In this episode of Engaging Alternatives Spotlight, Elana Margulies-Snyderman, Director, Publications, EisnerAmper, speaks with Scott Storkamp at Morgens, Waterfall, a New York-based U.S. long/short growth equity firm. Scott shares his outlook for long/short growth investing, including the greatest opportunities and challenges and more.

This is an informational presentation and does not constitute an offer to sell or a solicitation to purchase any securities of any vehicle or product managed by Morgens, Waterfall, Vintiadis & Company, Inc. ("MW") and therefore may not be relied upon in connection with any offer or sale of securities. This is not an advertisement and MW is not providing any investment advice or recommendation to you. This presentation in and of itself should not form the basis for any investment decision. The information is current as of its date of publication and there is no obligation to update this information. Such information is believed to be reliable and has been obtained from sources believed to be reliable, but no representation or warranty is made, expressed or implied, with respect to the fairness, correctness, accuracy, reasonableness or completeness of the information and opinions.


Hello, and welcome to the EisnerAmper podcast series. I'm your host Elana Margulies-Snyderman. And with me today is Scott Storkamp at Morgens Waterfall, a New York-based, US long/short growth equity firm. Today, Scott will share with us the outlook for long/short growth investing, including the greatest opportunities and challenges and more.
Hi, Scott. Thank you so much for being with me today.

Thanks for having me, Elana.


Absolutely. So to kick off the conversation, tell us a little about the firm and how you got to where you are today.

Okay. So Morgens Waterfall was founded in the late 60s by Ned Morgens and Bruce Waterfall. They went on to become pioneers in distressed investing, but they were also doing equity investing back in the very early day. They would visit Silicon Valley when it was really in its beginnings and they had a stock investment portfolio, but they really were most known for distressed investing, which lasted until about 2000. So today, Morgens Waterfall is only an equity long/short fund.

Great. Scott, so as a follow-up question, love to hear your overall outlook for long/short investing and your strategy.

Sure. So we are a very concentrated equity long/short fund. We typically have about 20 big positions. There's no question the current environment has been very difficult for stocks, particularly growth stocks. Almost every equity strategy lost money last year. And in retrospect, there was really a key moment when the Fed said inflation was no longer transitory. That really marked the top for anything growth related. And the right strategy at that point was to just short everything. A lot of macro funds did exactly that and did quite well. We don't do that though. We kept to our process, which was to be long-term investors concentrated in the best companies or best stocks that we could find. And what's interesting is, this year, really the reverse has been happening.

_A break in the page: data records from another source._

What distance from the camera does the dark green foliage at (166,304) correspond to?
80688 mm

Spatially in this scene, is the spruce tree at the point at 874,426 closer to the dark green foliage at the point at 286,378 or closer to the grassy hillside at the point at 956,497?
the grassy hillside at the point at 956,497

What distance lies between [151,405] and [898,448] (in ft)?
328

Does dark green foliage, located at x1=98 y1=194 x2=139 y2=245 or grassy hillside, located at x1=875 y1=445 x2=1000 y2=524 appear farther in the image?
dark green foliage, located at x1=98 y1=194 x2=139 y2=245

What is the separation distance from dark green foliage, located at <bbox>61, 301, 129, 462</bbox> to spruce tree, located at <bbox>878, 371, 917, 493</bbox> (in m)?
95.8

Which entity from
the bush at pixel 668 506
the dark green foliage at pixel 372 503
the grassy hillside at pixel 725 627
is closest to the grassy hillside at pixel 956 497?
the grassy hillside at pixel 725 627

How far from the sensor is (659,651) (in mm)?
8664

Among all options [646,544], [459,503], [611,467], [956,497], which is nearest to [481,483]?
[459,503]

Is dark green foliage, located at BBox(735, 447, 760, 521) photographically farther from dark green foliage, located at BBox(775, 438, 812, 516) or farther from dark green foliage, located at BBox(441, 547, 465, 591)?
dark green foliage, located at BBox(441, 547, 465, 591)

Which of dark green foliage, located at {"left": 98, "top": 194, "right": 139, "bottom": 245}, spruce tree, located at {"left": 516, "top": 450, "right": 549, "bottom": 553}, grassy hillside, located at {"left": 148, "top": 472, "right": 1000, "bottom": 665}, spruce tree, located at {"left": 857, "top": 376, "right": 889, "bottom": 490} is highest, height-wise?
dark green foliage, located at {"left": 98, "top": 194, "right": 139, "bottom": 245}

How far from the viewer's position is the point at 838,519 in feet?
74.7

Recently, the Fed said they believe the disinflation process has begun. There's still been a lot of volatility, but if you look year to date, S&P and particularly technology and growth stocks are up and performing quite well. So that strategy that worked perfectly last year is really not working at all. There's at least a shift in sentiment. So we think stocks are perhaps looking past the recession and maybe looking forward from here. So long term, we don't have any concerns. Short term, there will be volatility. But one thing we do know, however, is that great companies always find a way to grow, and owning the best companies with the best management teams will pay off in the longer run.

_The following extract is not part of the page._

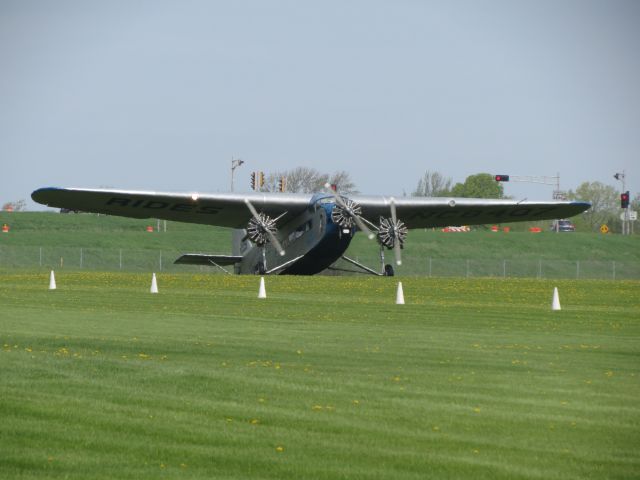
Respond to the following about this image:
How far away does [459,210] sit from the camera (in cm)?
5919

Great. Scott, as a follow-up question, what industries or sectors are you focused on? Love to hear your thoughts on that.

Sure. So we're concentrated and we have a few main sectors that we're particularly focused on and we think we have expertise on. They are semiconductors, media advertising, consumer stocks, and life sciences. So I'll talk about semiconductors for a moment because it's such an interesting area. We made a concentrated effort a few years ago, almost a decade ago, to truly understand semiconductor industry. We just saw a lot of opportunity there because the area is difficult. You have to learn the science, you need to learn trends. It's very cyclical. There are geopolitical concerns. It's just a very complex space. In fact, a lot of people have given up on the space altogether, but we haven't. We've done the opposite. We've doubled down on really learning about it. And this is a sector that is a tremendous area for generating alpha. Owning the best semiconductor companies and being short the worst has been very, very powerful over the last few years. And we also find that not enough people are really putting the time and effort to do that space. So that's one example where we see some opportunity.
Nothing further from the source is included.